5. Does he seem to lack a realistic life-plan, or lead a parasitic lifestyle?
A car can go from 0 to 60 with a firm foot on the gas pedal, but a man can’t go from delusional deadbeat to business mogul without some serious planning and dedication in between. This man is unemployed and stays afloat by exploiting others. He would never even entertain an absurd notion like getting a part-time job because he is so far above that. He believes that he is destined for success, despite the fact that all signs seem to point to the contrary. He feels entitled to all of the finer things in life, and has a tendency to live well beyond his means.
6. Has your cat gone missing?
7. Does he have no apparent sense of remorse, guilt or shame?
I’m not talking ‘he used the last of the milk and left the empty carton in the fridge,’ I’m talking straight-up sick-puppy syndrome. The ends justify the means for this type of person, and he is not at all concerned about how many casualties are left in his wake.
8. Do his emotions seem shallow or feigned?
Having never actually experienced an emotional response, what a sociopath displays as compassion or sorrow is merely a means of serving some ulterior motive. If he seems rehearsed, ingenuine, or detached when talking about emotional issues, it may be a red flag.
Litmus Test: If he can watch Field of Dreams without crying, there’s a good chance that he’s a sociopath.

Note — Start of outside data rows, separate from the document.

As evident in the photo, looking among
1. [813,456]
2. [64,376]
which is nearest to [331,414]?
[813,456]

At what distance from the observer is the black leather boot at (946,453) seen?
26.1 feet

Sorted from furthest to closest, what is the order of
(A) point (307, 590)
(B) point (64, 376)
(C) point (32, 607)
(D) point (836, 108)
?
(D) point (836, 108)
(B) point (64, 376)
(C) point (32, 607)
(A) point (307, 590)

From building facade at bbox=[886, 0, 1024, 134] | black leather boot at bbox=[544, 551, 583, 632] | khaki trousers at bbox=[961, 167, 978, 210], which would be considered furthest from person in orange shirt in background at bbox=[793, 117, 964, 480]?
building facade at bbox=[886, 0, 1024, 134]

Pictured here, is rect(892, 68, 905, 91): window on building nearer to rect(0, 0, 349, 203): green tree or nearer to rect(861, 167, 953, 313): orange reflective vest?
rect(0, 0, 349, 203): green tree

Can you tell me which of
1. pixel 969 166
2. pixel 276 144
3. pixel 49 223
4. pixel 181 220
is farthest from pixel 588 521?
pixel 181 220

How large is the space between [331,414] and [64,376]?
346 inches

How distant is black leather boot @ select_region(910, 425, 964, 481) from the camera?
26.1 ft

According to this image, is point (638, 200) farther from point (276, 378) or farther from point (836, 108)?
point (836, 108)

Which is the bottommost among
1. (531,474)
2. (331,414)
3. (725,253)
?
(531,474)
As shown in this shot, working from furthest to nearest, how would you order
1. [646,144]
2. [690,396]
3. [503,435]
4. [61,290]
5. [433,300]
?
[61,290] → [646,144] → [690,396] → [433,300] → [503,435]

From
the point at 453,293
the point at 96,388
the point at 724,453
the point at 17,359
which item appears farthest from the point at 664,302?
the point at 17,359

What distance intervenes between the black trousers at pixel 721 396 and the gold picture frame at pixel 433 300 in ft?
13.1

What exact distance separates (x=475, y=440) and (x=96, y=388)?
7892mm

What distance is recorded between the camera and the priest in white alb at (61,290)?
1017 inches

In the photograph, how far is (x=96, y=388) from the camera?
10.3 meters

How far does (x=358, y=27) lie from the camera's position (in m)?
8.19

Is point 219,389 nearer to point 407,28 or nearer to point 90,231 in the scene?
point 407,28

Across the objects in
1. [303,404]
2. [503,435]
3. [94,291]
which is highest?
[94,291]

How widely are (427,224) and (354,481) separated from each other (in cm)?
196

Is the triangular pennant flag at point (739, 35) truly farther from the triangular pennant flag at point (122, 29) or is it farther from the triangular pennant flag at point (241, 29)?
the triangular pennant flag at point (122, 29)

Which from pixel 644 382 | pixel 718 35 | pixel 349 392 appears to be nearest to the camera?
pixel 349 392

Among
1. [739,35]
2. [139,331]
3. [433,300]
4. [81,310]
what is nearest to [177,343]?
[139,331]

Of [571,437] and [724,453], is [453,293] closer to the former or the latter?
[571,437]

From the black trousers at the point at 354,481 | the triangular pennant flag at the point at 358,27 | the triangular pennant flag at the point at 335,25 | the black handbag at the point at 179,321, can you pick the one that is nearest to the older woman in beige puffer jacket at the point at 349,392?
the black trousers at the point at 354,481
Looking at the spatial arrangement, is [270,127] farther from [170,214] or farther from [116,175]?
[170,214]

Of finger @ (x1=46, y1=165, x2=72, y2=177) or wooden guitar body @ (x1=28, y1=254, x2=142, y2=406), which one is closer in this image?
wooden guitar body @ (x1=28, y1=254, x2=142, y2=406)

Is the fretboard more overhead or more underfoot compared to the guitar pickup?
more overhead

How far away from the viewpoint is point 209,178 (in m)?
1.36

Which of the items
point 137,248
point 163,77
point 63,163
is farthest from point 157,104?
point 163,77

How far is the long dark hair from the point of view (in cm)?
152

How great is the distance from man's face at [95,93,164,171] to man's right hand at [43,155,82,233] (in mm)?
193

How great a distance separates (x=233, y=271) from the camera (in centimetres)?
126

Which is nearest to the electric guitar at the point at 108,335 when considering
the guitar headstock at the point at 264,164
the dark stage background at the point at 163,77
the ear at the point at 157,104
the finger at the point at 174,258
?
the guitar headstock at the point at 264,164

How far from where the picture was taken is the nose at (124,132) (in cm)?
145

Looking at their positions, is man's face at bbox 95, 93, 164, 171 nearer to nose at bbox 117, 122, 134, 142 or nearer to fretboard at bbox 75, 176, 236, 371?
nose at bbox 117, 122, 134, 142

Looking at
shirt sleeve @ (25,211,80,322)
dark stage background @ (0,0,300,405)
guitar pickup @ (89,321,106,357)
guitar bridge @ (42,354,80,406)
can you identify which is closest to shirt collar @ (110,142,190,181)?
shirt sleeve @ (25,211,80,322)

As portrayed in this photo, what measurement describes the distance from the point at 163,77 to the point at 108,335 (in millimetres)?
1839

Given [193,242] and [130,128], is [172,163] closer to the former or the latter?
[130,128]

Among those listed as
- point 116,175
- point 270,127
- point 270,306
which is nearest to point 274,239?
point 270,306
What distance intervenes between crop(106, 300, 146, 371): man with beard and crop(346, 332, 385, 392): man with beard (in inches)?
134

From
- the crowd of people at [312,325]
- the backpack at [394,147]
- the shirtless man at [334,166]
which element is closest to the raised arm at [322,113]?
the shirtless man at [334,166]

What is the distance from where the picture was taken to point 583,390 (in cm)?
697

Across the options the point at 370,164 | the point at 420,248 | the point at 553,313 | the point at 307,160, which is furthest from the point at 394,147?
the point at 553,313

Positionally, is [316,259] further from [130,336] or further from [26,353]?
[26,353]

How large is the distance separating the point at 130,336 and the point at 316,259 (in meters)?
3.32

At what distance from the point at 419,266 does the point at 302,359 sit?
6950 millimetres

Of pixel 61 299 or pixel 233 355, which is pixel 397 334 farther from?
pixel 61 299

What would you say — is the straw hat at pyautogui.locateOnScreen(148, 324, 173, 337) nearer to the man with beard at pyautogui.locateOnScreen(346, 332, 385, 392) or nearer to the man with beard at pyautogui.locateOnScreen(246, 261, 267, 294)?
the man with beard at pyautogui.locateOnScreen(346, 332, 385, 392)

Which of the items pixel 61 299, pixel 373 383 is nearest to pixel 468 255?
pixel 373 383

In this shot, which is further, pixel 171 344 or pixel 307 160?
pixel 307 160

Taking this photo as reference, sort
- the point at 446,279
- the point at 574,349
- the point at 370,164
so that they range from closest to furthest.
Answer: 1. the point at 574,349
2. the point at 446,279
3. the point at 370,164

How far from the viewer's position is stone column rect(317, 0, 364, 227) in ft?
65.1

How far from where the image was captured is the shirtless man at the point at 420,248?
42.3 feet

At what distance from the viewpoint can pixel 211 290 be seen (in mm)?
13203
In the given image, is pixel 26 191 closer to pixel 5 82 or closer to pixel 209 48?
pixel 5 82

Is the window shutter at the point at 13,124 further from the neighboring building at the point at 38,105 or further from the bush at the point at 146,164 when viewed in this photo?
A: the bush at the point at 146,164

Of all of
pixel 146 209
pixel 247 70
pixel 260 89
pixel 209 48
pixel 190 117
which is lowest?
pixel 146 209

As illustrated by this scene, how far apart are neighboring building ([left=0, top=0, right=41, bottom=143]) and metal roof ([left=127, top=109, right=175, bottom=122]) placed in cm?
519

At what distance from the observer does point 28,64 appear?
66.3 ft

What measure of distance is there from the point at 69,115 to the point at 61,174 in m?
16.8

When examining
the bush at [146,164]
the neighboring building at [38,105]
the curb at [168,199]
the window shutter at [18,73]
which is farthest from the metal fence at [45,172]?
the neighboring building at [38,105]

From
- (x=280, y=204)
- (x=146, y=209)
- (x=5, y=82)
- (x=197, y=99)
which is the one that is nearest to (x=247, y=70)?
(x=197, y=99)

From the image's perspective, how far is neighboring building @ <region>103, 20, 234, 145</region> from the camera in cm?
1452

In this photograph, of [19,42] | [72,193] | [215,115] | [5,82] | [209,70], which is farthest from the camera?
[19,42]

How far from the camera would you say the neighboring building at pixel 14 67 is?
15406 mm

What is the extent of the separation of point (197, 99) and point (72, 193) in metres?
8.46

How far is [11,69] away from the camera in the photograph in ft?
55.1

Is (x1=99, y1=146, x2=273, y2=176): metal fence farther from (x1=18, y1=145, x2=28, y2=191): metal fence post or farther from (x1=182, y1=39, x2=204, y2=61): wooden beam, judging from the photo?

9. Does he seem to have A LOT in common with you?
One of a sociopath’s keys to success is their ability to win-people over. A common way of accomplishing this end is through personality mirroring. Whatever you say, they agree with- in fact, they couldn’t agree more! This makes people with online dating profiles easy prey for sociopathic bachelors, since they have a profile full of ammo before they even set foot on the first date. If you go in with your guard down, they will have you believing they’re “the one” in record time.
One way to side-step this delightful manipulation is to really take your time getting to know someone. On the first few dates, do more listening than talking. If he doesn’t have your comments to agree with, it’s more likely that his own opinions will emerge. Asking questions is also crucial to gaining insight into who someone really is. However, the real benefit of opting out of your sorority’s wedding bracket and taking things slowly, is that you get a better idea of how someone acts. Things like how he treats others, whether he is reliable, if he’s perpetually late, whether he blames other people for his mistakes, how he handles stress, if he has anger problems, etc. are things that you can’t learn in the course of one date.
10. Do you have reason to believe that he’s a freak in the sheets?
Every guy has fantasies; not every guy fantasizes about strangling trannies. Maybe you stumbled upon his internet search history or his little box of horrors, maybe his Facebook statuses read like excerpts from Fifty Shades of Grey, or maybe role-play night suddenly took a turn for the sick and twisted…go with your gut. If he is violent and/or aggressive and makes you feel degraded or dominated (and that’s not your thing) he has issues that you don’t want to be playing with. Nothing kills the mood faster than…well…getting killed.
So ladies, I’ll leave you with this: keep your eyes open and take your time when getting to know someone. It’s a fine line between “the one” and “the one on America’s Most Wanted” and that line becomes blurrier with each cosmo…just sayin’.